When she started with Aveeno I was like Jen, lame. Not a blog-worthy offense, but definitely lame. Reason 1 being that even if she never worked ever again, ‘Friends’ will be in syndication until at least 2045, and she’ll never want for anything in her life. So aligning herself with a soybean moisturizer just seems like a pointless thing to do. Especially since its not as IF she actually uses this shit herself. I mean I’d wager that Jen only uses imported Icelandic sea kelp cream, not this lotion that is somewhere between an oatmeal bath and a field of legumes. Also in her commercials for this product the premise is literally her turning down other beauty brands, in favor of endorsing Aveeno Watch here How can your commercial be entirely about getting the actress to be in your commercial?

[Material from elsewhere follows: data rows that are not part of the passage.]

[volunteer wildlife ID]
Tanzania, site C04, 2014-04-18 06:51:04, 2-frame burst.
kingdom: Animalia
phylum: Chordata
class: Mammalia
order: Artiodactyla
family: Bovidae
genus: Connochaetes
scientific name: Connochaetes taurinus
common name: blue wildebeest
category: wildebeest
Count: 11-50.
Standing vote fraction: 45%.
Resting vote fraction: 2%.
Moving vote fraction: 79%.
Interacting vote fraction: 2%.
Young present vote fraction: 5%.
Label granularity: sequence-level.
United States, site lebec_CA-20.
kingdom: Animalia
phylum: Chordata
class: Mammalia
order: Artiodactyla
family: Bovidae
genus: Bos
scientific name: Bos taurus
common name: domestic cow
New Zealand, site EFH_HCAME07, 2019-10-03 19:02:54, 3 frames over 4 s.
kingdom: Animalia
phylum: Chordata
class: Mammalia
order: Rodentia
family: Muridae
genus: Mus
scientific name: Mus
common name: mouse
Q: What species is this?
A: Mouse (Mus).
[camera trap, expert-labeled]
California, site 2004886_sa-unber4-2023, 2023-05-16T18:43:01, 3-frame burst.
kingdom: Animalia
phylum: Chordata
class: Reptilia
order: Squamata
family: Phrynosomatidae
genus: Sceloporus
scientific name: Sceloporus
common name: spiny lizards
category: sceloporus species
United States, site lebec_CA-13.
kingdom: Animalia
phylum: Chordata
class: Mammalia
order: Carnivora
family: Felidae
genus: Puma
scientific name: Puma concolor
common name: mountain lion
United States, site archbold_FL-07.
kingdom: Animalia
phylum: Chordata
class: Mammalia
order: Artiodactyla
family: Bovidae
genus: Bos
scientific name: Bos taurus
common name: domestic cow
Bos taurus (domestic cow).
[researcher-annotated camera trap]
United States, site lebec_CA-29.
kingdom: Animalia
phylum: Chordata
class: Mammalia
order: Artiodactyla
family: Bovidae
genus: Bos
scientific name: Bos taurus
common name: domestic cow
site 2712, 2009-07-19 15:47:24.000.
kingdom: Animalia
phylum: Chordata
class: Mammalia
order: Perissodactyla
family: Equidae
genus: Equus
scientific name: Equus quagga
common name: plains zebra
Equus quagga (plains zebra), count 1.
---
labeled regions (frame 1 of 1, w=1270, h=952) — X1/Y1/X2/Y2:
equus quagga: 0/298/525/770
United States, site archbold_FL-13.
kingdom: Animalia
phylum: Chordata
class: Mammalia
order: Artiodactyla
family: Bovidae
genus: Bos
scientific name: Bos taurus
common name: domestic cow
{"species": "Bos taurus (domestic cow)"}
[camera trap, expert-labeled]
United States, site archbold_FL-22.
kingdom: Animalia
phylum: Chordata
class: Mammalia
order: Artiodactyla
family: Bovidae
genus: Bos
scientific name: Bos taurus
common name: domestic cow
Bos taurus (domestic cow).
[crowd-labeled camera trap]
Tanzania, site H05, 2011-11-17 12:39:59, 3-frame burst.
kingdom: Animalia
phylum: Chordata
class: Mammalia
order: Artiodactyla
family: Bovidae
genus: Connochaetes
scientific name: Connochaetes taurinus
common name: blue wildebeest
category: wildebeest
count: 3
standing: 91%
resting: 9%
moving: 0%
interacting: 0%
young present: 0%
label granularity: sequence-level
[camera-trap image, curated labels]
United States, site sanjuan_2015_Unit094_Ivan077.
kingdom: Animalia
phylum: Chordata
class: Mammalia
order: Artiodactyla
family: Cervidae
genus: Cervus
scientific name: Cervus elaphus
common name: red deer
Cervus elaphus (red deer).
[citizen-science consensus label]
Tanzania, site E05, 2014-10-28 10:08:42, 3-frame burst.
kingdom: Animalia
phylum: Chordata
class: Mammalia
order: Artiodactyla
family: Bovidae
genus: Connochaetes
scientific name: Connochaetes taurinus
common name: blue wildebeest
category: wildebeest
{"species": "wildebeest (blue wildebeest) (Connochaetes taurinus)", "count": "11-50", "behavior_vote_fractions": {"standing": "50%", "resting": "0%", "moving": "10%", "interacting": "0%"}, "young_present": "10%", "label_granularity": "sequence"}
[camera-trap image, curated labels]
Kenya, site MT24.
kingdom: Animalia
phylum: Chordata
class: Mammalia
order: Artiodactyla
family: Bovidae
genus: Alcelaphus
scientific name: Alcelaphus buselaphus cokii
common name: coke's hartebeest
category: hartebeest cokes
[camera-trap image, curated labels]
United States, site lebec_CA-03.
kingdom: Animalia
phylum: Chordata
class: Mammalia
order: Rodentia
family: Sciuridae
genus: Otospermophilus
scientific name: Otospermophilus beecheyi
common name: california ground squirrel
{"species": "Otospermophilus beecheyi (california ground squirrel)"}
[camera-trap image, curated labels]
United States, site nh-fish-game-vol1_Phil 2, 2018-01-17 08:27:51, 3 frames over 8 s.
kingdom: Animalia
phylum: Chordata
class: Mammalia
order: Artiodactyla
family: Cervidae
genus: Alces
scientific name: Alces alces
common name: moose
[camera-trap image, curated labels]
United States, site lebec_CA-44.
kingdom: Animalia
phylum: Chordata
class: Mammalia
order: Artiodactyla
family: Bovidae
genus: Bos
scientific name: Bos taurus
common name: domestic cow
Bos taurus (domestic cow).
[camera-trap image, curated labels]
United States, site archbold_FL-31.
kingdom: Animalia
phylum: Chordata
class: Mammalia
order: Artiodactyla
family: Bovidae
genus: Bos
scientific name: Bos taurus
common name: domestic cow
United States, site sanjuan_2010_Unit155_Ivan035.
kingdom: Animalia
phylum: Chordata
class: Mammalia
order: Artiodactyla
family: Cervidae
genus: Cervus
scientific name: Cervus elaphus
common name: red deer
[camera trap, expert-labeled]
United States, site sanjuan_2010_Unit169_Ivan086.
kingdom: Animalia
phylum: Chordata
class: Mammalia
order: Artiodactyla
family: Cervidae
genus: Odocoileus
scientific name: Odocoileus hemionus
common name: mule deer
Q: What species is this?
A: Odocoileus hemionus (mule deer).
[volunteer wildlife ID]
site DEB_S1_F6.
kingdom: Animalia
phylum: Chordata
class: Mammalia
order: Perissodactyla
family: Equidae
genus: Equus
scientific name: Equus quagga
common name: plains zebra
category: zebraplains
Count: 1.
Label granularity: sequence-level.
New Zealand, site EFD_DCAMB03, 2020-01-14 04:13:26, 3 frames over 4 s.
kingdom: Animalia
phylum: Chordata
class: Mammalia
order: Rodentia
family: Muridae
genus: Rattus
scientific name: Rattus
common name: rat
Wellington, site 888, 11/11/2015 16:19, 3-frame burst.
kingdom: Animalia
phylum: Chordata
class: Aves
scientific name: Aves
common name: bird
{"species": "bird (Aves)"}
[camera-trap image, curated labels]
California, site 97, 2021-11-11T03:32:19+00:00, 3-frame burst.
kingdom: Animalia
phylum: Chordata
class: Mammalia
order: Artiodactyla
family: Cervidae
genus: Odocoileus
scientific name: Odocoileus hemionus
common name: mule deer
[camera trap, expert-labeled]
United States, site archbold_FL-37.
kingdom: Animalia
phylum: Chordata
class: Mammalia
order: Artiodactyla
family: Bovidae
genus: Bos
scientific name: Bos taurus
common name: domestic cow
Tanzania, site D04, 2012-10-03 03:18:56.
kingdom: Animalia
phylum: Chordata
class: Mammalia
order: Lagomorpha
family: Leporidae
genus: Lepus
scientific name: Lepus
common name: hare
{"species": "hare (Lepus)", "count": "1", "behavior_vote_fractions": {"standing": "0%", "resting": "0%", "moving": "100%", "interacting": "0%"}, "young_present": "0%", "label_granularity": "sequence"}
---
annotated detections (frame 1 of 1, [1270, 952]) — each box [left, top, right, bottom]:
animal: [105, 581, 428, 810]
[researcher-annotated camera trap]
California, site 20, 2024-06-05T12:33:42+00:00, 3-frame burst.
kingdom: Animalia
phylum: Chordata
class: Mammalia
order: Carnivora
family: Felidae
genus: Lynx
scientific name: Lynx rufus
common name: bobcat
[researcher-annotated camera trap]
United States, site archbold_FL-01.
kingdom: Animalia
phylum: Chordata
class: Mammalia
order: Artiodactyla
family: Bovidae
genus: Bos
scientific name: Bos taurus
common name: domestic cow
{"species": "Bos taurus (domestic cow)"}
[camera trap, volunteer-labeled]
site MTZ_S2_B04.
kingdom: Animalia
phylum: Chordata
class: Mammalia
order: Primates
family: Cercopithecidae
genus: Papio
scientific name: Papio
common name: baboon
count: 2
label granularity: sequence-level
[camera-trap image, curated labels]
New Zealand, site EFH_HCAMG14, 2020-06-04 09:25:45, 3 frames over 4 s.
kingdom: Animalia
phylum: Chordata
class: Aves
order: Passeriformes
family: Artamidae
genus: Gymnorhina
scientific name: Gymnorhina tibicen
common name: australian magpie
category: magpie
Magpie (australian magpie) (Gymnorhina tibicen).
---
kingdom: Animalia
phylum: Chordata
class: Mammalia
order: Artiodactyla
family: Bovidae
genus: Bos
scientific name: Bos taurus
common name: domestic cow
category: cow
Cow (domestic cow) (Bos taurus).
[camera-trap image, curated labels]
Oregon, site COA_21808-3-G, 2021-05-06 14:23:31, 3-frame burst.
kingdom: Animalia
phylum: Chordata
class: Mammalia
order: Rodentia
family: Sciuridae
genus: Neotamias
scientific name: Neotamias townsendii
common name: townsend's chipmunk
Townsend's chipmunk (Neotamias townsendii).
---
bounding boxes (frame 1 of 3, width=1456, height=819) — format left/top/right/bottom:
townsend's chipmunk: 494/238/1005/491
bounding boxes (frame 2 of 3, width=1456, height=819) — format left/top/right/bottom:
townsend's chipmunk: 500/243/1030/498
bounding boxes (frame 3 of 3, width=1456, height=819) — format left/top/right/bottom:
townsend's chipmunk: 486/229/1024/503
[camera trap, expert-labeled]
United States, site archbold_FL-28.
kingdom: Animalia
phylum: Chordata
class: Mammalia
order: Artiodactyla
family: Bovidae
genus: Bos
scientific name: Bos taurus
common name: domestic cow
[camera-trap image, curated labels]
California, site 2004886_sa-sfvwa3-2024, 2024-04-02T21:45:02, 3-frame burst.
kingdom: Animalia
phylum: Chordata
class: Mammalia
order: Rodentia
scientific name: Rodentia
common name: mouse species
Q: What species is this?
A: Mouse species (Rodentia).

ANYHOW we have another 2 products to cover here, so, let’s keep ranting. Next up: SmartWater. Same comments about how unnecessary this paycheck is for Jen apply. Except I hate this even more because like who even has the right to represent water. Its WATER. Albiet sexy water, but still, WATER. And they really dug deep here conceptually as to why Jen was a relevant ambassador… what with her laying naked wrapped in a pure white sheet and clutching a bottle of SmartWater whilst gazing absent-mindedly into the distance. And then the headlines say things like “My Secret Revealed”… as if we are to believe Jen really looks the way she does because of some overpriced water. I’ll tell you why she looks like she does: fucking AWESOME genes, and then a life whose entire agenda consists of yogalates, stylist appointments, and kale.

And last but certainly not least, Jennifer’s latest endorsement: Living proof. Which is… some hair shit? Shampoo I think. Who cares, Jennifer is “Living proof.” that it works. No need to even capitalize the second word in the brand name. No, all we need is to see Jen’s face and the top 30% of the bottle.

Conclusion: all of this is dumb. Go be with Ross. The end.